[ProcessGroupNCCL] Avoid recording stream for synchronous ops #111431

kwen2501 · 2023-10-17T19:30:59Z

For synchronous ops (i.e. asyncOp = False), we don't want to record streams because we know that the NCCL stream will join back to the "current" stream right after this op. So we might just as well keep the stream ownership of the input/output tensors unchanged (i.e. not telling the caching allocator there is a stream-stream hand off). The benefit would be that the allocation/free of the tensors would look deterministic to the "current" stream so that the caching allocator can reuse memory pool for this stream in a clever way.

To prevent the input/output tensors from being recycled by python, we rely on the stashing mechanism in ProcessGroupNCCL (which can be also turned on by setting TORCH_NCCL_AVOID_RECORD_STREAMS=1).

This mechanism change is for libraries like FSDP which uses all_gather_into_tensor and reduce_scatter_tensor in a synchronous way and which cannot set TORCH_NCCL_AVOID_RECORD_STREAMS=1 for their users.

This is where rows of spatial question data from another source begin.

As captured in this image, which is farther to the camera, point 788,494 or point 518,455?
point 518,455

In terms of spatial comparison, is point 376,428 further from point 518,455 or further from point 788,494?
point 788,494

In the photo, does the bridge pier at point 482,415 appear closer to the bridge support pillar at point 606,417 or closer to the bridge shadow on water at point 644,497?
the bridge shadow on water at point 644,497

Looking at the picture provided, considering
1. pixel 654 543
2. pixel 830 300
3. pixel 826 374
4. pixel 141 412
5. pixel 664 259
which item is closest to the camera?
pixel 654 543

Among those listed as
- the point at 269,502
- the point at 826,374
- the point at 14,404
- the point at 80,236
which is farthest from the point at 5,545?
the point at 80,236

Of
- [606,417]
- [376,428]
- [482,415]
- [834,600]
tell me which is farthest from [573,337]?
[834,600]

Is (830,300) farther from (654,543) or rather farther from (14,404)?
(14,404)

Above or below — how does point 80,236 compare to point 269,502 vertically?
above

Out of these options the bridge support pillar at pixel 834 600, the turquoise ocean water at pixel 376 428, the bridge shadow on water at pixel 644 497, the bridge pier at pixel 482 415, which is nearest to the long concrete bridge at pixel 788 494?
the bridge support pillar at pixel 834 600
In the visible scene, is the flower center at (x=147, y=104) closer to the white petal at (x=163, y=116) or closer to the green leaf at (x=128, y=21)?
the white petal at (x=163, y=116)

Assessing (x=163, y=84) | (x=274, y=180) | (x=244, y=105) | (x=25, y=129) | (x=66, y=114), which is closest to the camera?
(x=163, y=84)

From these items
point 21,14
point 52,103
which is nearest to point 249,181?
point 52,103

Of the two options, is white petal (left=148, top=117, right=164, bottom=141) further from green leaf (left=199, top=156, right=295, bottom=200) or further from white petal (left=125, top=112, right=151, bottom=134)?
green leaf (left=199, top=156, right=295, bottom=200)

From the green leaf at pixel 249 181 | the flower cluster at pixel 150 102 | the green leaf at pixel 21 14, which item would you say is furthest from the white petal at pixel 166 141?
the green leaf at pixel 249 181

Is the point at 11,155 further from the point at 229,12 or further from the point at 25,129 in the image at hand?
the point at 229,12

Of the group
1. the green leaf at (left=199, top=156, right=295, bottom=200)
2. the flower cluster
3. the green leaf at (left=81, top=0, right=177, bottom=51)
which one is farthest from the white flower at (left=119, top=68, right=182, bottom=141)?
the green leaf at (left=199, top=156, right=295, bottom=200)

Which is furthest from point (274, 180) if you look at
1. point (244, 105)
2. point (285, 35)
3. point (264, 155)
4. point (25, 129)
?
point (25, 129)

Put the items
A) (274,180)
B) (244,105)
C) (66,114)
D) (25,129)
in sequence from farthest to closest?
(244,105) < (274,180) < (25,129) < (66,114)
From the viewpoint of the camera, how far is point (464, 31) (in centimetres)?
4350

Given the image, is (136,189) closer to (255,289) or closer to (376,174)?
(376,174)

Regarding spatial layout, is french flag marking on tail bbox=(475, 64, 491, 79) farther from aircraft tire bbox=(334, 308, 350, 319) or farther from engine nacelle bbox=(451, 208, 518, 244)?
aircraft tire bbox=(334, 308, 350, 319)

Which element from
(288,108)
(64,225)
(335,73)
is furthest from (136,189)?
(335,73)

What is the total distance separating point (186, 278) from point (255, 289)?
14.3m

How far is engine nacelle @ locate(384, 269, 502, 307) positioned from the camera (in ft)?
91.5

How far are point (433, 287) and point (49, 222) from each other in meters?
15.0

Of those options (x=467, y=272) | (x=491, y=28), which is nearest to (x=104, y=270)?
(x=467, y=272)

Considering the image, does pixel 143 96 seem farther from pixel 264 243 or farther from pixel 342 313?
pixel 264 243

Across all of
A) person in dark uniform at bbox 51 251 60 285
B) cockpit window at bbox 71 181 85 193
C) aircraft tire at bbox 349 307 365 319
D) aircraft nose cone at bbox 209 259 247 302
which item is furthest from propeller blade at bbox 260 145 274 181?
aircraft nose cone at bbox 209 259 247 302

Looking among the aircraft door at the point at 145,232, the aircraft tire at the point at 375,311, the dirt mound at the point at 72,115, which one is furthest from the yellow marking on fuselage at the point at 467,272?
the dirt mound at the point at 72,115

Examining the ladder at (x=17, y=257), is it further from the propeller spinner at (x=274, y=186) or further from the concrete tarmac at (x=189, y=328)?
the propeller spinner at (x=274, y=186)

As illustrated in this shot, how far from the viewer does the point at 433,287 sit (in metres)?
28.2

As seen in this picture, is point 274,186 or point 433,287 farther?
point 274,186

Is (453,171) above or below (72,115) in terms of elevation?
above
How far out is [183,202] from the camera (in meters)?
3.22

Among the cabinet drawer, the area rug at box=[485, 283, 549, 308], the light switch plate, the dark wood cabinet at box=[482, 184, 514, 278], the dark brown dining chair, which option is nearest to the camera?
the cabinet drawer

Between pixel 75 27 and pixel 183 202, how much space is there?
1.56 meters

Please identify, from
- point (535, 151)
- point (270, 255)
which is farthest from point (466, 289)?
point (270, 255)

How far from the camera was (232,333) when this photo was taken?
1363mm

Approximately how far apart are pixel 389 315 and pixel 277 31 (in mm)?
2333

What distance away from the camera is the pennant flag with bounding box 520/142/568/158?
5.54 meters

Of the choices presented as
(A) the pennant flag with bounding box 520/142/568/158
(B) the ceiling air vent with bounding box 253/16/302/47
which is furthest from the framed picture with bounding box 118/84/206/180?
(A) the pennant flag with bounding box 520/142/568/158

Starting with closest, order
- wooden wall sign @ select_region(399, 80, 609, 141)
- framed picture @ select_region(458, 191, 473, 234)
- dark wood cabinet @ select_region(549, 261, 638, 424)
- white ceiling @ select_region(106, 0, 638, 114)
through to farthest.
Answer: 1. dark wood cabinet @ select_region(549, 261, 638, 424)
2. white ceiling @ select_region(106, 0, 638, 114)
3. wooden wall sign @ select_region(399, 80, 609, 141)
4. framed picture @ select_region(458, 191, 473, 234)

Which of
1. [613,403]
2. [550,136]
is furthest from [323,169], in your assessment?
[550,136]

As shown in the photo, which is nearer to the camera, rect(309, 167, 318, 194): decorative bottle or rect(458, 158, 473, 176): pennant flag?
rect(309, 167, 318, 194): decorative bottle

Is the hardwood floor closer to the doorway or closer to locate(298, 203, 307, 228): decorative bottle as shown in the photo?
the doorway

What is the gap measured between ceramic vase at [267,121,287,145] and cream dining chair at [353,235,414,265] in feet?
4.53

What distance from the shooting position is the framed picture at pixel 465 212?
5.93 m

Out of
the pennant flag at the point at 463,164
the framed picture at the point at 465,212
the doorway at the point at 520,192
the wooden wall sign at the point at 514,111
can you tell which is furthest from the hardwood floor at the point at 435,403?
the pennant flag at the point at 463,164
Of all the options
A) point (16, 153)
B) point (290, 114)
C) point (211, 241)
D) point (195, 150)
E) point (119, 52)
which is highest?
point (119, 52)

And therefore, this change is limited to these two collectives for now.

Cc: @awgu @janeyx99 @albanD

pytorch-bot · 2023-10-17T19:31:04Z

🔗 Helpful Links

🧪 See artifacts and rendered test results at hud.pytorch.org/pr/111431

📄 Preview Python docs built from this PR
📄 Preview C++ docs built from this PR
❓ Need help or want to give feedback on the CI? Visit the bot commands wiki or our office hours

Note: Links to docs will display an error until the docs builds have been completed.

❌ 1 New Failure

As of commit 4113d9c with merge base 6f06832 ():

NEW FAILURE - The following job has failed:

pull / linux-focal-cuda12.1-py3.10-gcc9-sm86 / test (default, 3, 5, linux.g5.4xlarge.nvidia.gpu) (gh)

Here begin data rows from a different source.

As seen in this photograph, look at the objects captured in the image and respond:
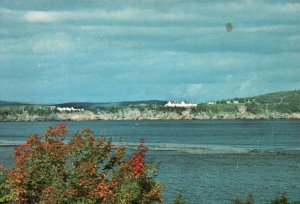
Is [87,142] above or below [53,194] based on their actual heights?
above

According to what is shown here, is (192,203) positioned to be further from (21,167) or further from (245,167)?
(245,167)

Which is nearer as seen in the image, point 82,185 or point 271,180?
point 82,185

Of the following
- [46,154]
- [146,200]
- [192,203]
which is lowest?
[192,203]

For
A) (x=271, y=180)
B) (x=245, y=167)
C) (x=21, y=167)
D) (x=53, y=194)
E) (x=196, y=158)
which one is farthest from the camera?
(x=196, y=158)

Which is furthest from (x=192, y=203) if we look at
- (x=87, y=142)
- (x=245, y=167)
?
Result: (x=245, y=167)

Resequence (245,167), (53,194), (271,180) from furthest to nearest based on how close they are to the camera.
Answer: (245,167) → (271,180) → (53,194)

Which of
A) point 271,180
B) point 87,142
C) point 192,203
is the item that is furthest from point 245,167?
point 87,142
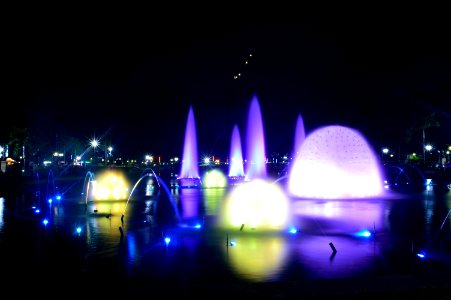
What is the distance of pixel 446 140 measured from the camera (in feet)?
265

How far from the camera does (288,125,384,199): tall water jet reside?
127ft

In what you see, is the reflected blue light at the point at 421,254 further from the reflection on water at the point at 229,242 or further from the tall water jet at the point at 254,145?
the tall water jet at the point at 254,145

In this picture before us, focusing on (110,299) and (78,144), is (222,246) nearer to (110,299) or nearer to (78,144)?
Answer: (110,299)

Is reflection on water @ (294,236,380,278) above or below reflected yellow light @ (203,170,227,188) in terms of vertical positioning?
below

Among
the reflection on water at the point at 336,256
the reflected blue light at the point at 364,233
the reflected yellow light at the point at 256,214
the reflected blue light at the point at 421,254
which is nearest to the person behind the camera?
the reflection on water at the point at 336,256

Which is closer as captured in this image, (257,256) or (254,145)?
(257,256)

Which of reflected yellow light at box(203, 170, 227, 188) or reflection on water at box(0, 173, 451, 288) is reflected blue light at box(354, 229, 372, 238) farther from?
reflected yellow light at box(203, 170, 227, 188)

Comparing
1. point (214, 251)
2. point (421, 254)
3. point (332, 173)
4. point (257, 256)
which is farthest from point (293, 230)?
point (332, 173)

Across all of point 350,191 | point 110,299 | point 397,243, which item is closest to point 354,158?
point 350,191

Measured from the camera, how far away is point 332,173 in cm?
4366

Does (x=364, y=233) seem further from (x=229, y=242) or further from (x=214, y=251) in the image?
(x=214, y=251)

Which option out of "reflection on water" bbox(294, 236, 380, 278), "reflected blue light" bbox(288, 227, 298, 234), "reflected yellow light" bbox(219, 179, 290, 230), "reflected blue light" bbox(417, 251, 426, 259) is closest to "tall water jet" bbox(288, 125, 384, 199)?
"reflected yellow light" bbox(219, 179, 290, 230)

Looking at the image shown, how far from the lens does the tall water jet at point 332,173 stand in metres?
38.6

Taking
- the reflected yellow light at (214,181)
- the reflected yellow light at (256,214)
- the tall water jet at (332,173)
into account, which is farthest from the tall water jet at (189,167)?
the reflected yellow light at (256,214)
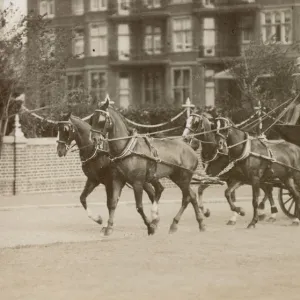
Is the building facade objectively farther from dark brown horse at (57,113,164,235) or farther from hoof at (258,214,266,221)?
dark brown horse at (57,113,164,235)

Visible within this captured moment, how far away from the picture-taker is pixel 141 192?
14508 millimetres

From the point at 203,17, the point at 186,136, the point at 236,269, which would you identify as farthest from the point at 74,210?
the point at 203,17

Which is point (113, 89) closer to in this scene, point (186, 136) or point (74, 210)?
point (74, 210)

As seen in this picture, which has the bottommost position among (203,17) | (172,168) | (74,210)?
(74,210)

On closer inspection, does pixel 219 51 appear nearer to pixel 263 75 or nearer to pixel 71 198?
pixel 263 75

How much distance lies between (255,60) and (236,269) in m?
25.6

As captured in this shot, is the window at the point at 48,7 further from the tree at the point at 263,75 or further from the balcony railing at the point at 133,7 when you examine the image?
the tree at the point at 263,75

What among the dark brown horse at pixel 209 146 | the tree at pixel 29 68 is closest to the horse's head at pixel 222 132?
the dark brown horse at pixel 209 146

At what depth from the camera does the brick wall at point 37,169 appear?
2503 cm

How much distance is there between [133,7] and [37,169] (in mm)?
25320

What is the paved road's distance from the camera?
849 cm

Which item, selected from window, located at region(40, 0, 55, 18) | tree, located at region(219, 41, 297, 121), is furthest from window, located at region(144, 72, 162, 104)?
tree, located at region(219, 41, 297, 121)

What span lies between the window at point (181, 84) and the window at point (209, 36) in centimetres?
147

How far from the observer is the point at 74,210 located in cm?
2056
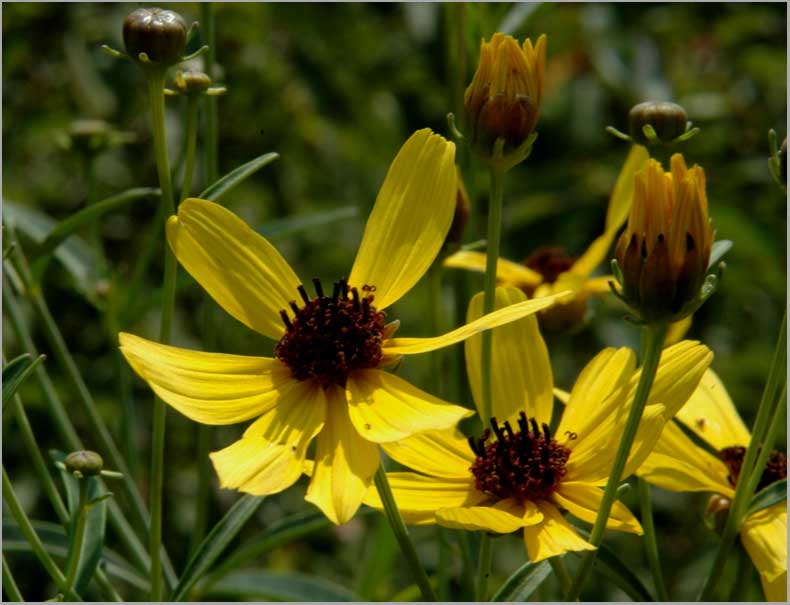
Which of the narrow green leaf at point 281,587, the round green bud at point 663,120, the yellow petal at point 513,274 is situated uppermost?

This comment was automatically generated by Dr. CI and updates every 15 minutes.

albanD

Change sounds good once CI is happy!

albanD · 2023-10-17T21:38:25Z

torch/csrc/distributed/c10d/Ops.cpp

@@ -25,15 +25,15 @@ TORCH_LIBRARY(c10d, m) {
  m.def(
      "allgather_(Tensor[][] output_tensors, Tensor[] input_tensors, __torch__.torch.classes.c10d.ProcessGroup process_group, int timeout) -> (Tensor[][], __torch__.torch.classes.c10d.Work)");
  m.def(
-      "_allgather_base_(Tensor output_tensor, Tensor input_tensor, __torch__.torch.classes.c10d.ProcessGroup process_group) -> (Tensor, __torch__.torch.classes.c10d.Work)");
+      "_allgather_base_(Tensor output_tensor, Tensor input_tensor, __torch__.torch.classes.c10d.ProcessGroup process_group, bool asyncOp, int timeout) -> (Tensor, __torch__.torch.classes.c10d.Work)");


Is the timeout arg new here?

It is new for this op. However, it exists for every other ops, so I just added it to stay in line.

H-Huang

Looks good, have a few comments feel free to address at your convenience

H-Huang · 2023-10-17T22:03:23Z

torch/csrc/distributed/c10d/Ops.cpp

  m.def(
      "allgather_coalesced_(Tensor[][] output_lists, Tensor[] input_list, __torch__.torch.classes.c10d.ProcessGroup process_group) -> __torch__.torch.classes.c10d.Work");
  m.def(
      "allgather_into_tensor_coalesced_(Tensor[] outputs, Tensor[] inputs, __torch__.torch.classes.c10d.ProcessGroup process_group) -> __torch__.torch.classes.c10d.Work");
  m.def(
      "reduce_scatter_(Tensor[] output_tensors, Tensor[][] input_tensors, __torch__.torch.classes.c10d.ProcessGroup process_group, __torch__.torch.classes.c10d.ReduceOp reduce_op, int timeout) -> (Tensor[], __torch__.torch.classes.c10d.Work)");
  m.def(
-      "_reduce_scatter_base_(Tensor output_tensor, Tensor input_tensor, __torch__.torch.classes.c10d.ProcessGroup process_group, __torch__.torch.classes.c10d.ReduceOp reduce_op, int timeout) -> (Tensor, __torch__.torch.classes.c10d.Work)");
+      "_reduce_scatter_base_(Tensor output_tensor, Tensor input_tensor, __torch__.torch.classes.c10d.ProcessGroup process_group, __torch__.torch.classes.c10d.ReduceOp reduce_op, bool asyncOp, int timeout) -> (Tensor, __torch__.torch.classes.c10d.Work)");


pytorch/test/forward_backward_compatibility/check_forward_backward_compatibility.py

Line 42 in 2dc1726

ALLOW_LIST = [

ALLOW_LIST will need to be updated with _reduce_scatter_base_ and _all_gather_base_ to fix backward compat complaint in CI

H-Huang · 2023-10-17T22:06:41Z

torch/csrc/distributed/c10d/Types.hpp

@@ -137,6 +137,7 @@ struct ReduceOptions {

 struct AllgatherOptions {
  std::chrono::milliseconds timeout = kUnsetTimeout;
+  bool asyncOp = true;


should these be true by default? Our current collectives have async = false by default right?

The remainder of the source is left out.